[[ Information open ]]
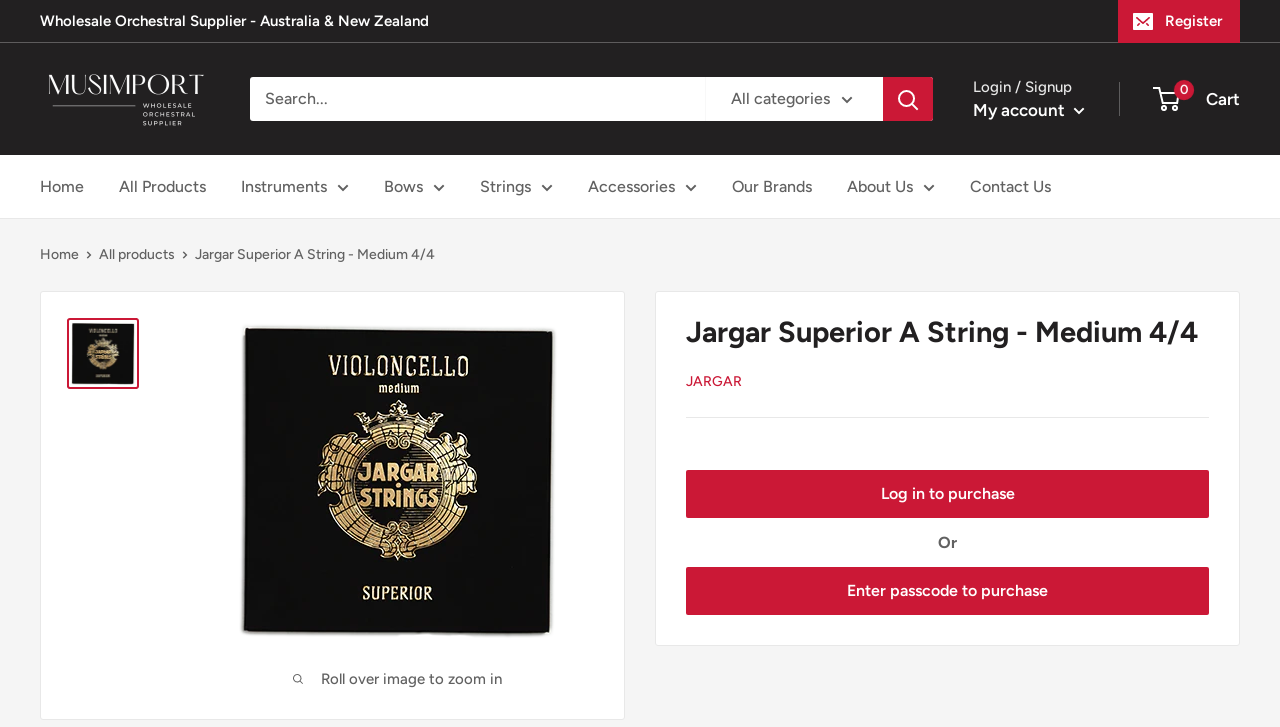

--- FILE ---
content_type: text/javascript
request_url: https://musimport.com/cdn/shop/t/3/assets/custom.js?v=90373254691674712701623047192
body_size: -802
content:
//# sourceMappingURL=/cdn/shop/t/3/assets/custom.js.map?v=90373254691674712701623047192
[[ Information closed ]]
Task requirements. Given the entries above, count how many lines include the word "shop"; respond with the number only.

Reply. 2